X_train, X_test, y_train, y_test = train_test_split(X_scaled, y, test_size=0.2, random_state=42)

## Linear Regression Analysis

The model aims to predict streaming numbers based on various performance metrics across platforms.

In [None]:
# Create and train the model
model = LinearRegression()
model.fit(X_train, y_train)

# Make predictions
y_pred = model.predict(X_test)

# Calculate performance metrics
r2 = r2_score(y_test, y_pred)
rmse = np.sqrt(mean_squared_error(y_test, y_pred))

print("\nModel Performance:")
print(f"R-squared Score: {r2:.4f}")
print(f"Root Mean Square Error: {rmse:,.0f}")

# Feature importance analysis
feature_importance = pd.DataFrame({
    'Feature': features,
    'Importance': model.coef_
})
feature_importance = feature_importance.sort_values('Importance', key=abs, ascending=False)

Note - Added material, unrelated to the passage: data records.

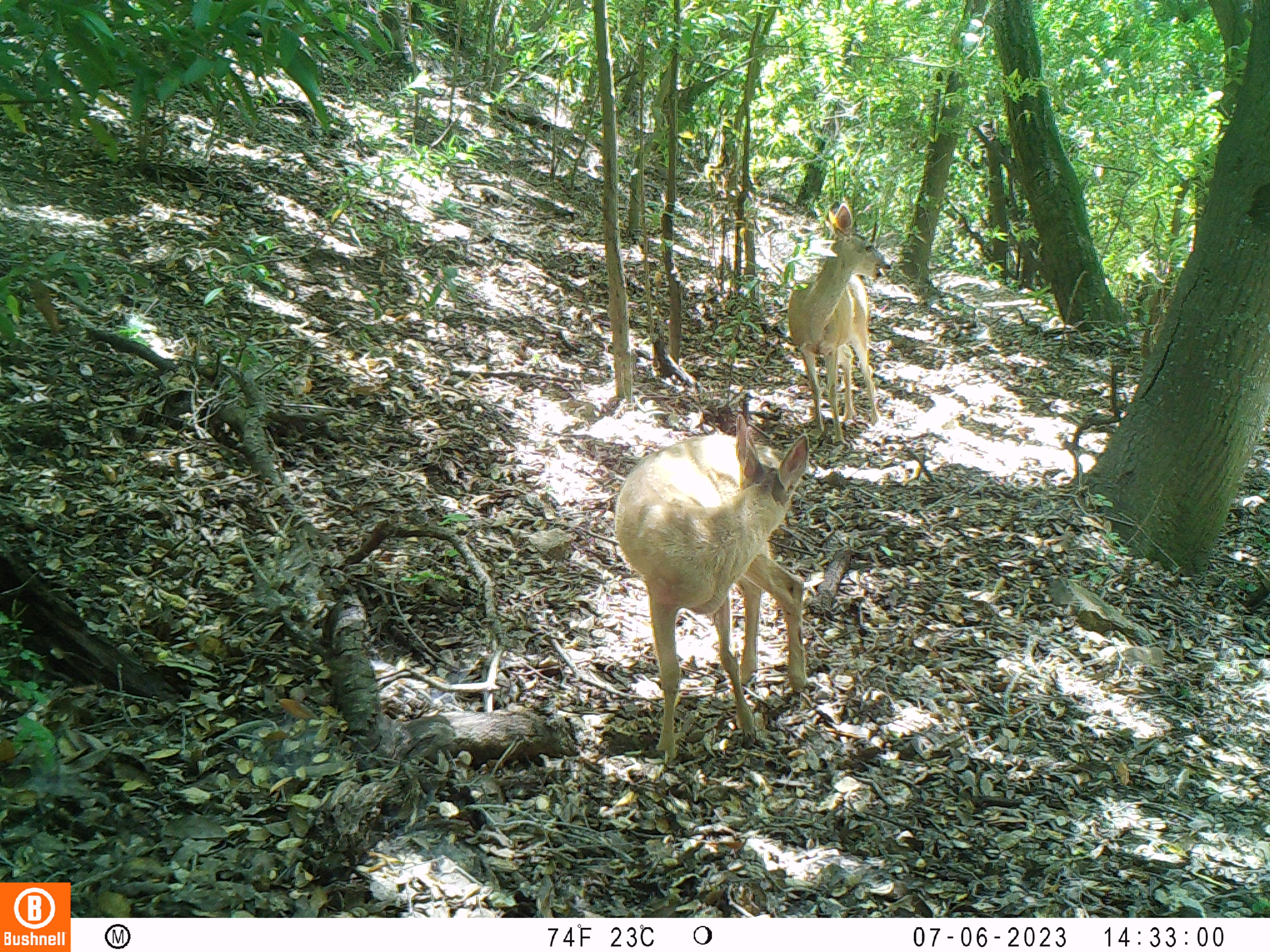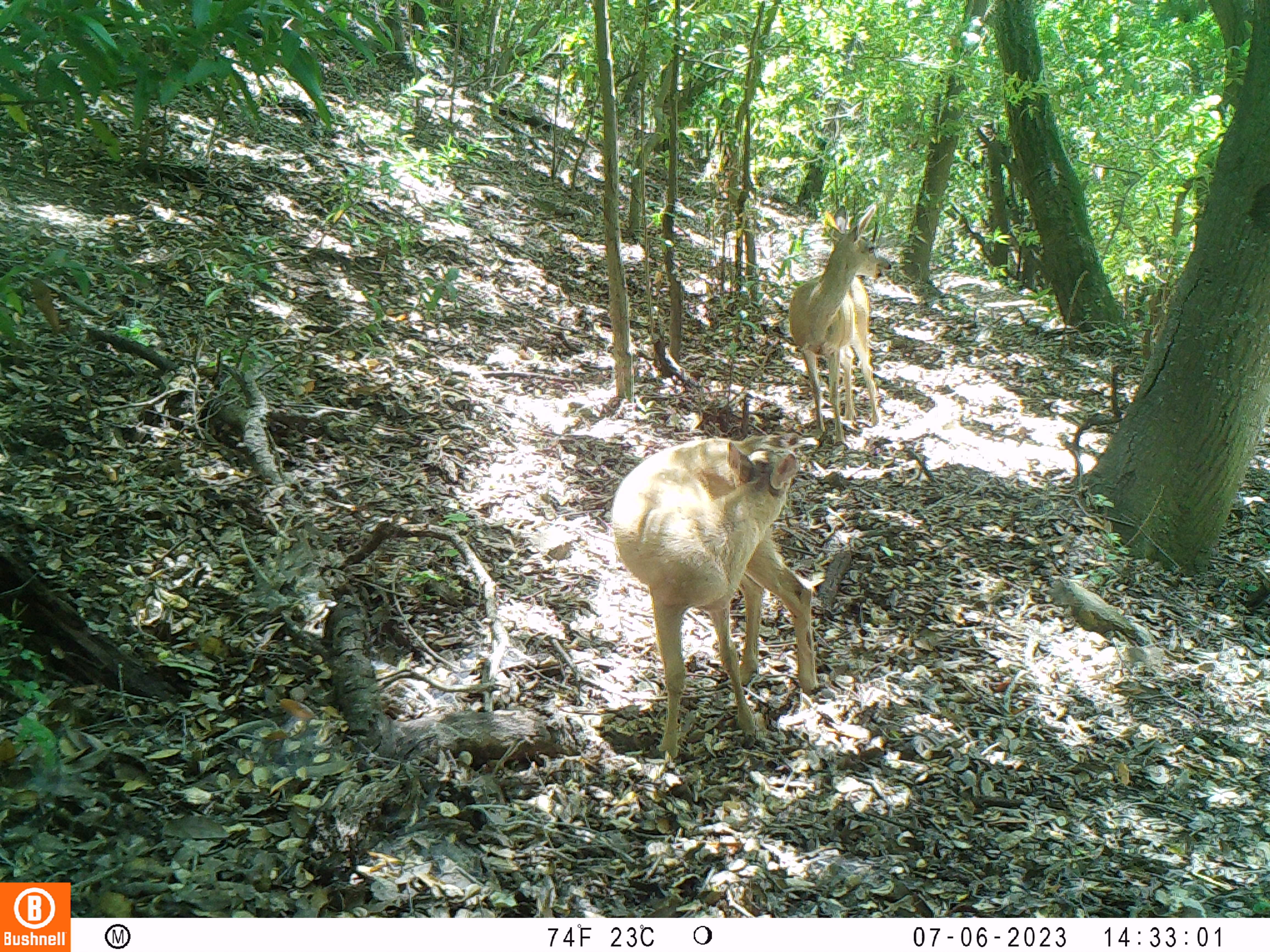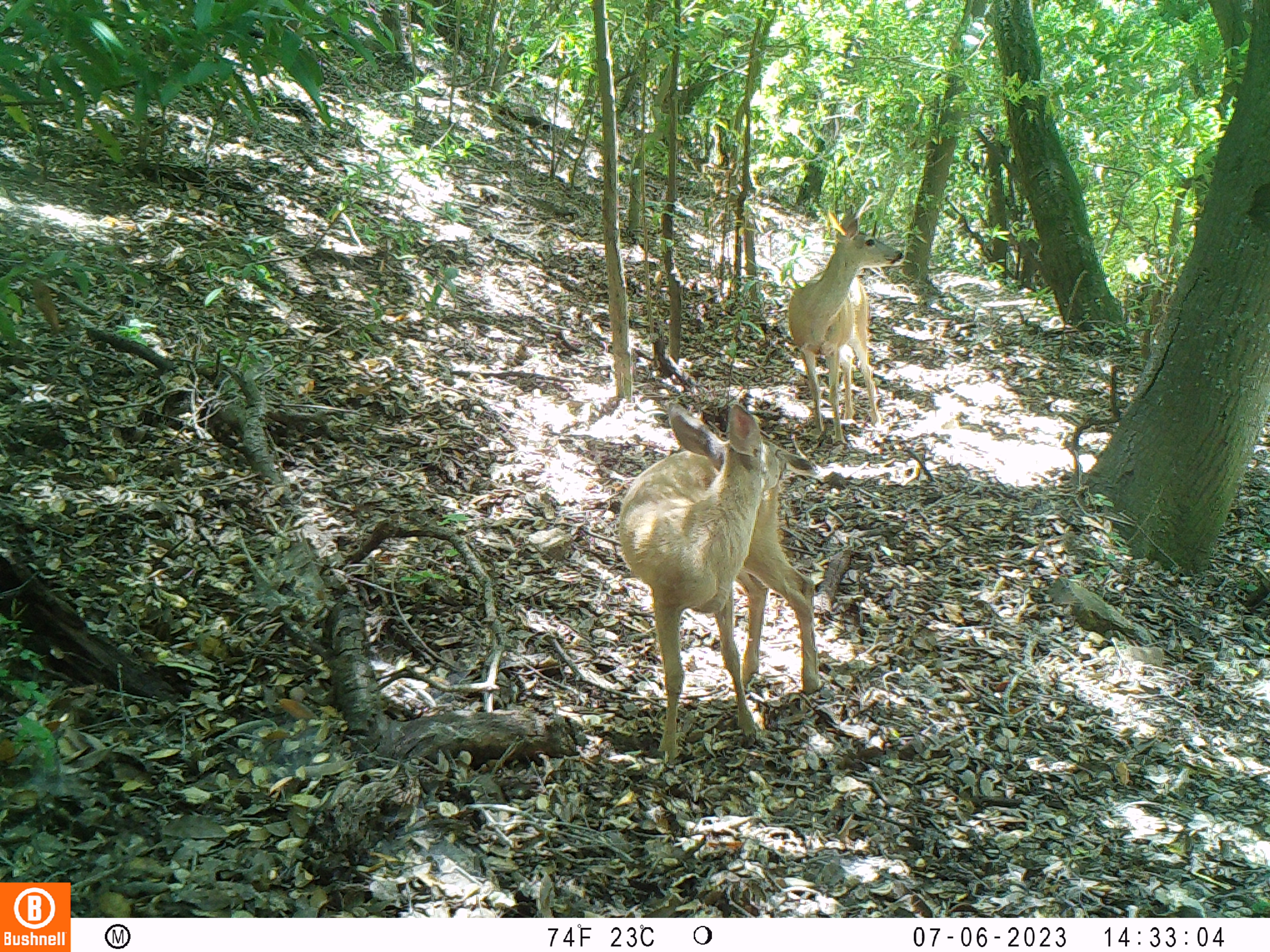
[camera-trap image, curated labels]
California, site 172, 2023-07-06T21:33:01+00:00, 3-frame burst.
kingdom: Animalia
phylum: Chordata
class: Mammalia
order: Artiodactyla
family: Cervidae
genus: Odocoileus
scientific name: Odocoileus hemionus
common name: mule deer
Mule deer (Odocoileus hemionus).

print("\nFeature Importance:")
print(feature_importance)

## Results Visualization and Interpretation

In [None]:
# Plot actual vs predicted values
plt.figure(figsize=(10, 6))
plt.scatter(y_test, y_pred, alpha=0.5)
plt.plot([y_test.min(), y_test.max()], [y_test.min(), y_test.max()], 'r--', lw=2)
plt.xlabel('Actual Streams')
plt.ylabel('Predicted Streams')
plt.title('Actual vs Predicted Spotify Streams')
plt.tight_layout()
plt.show()

# Plot feature importance
plt.figure(figsize=(12, 6))
sns.barplot(data=feature_importance, x='Importance', y='Feature')
plt.title('Feature Importance in Predicting Spotify Streams')
plt.tight_layout()
plt.show()

## Key Insights and Recommendations

1. **Playlist Presence**: Spotify Playlist Count is the strongest predictor of streaming success, suggesting the importance of playlist marketing strategies.

2. **Social Media Impact**: TikTok engagement (views and likes) shows significant influence, highlighting the platform's role in music promotion.

3. **Cross-Platform Strategy**: Presence across multiple platforms (Apple Music, YouTube, Deezer) contributes to streaming success.

4. **Model Performance**: The model explains 79.10% of the variance in streaming numbers, making it a reliable tool for predicting streaming potential.

5. **Prediction Accuracy**: The RMSE of 240.6M streams provides a measure of prediction uncertainty, useful for setting realistic streaming targets.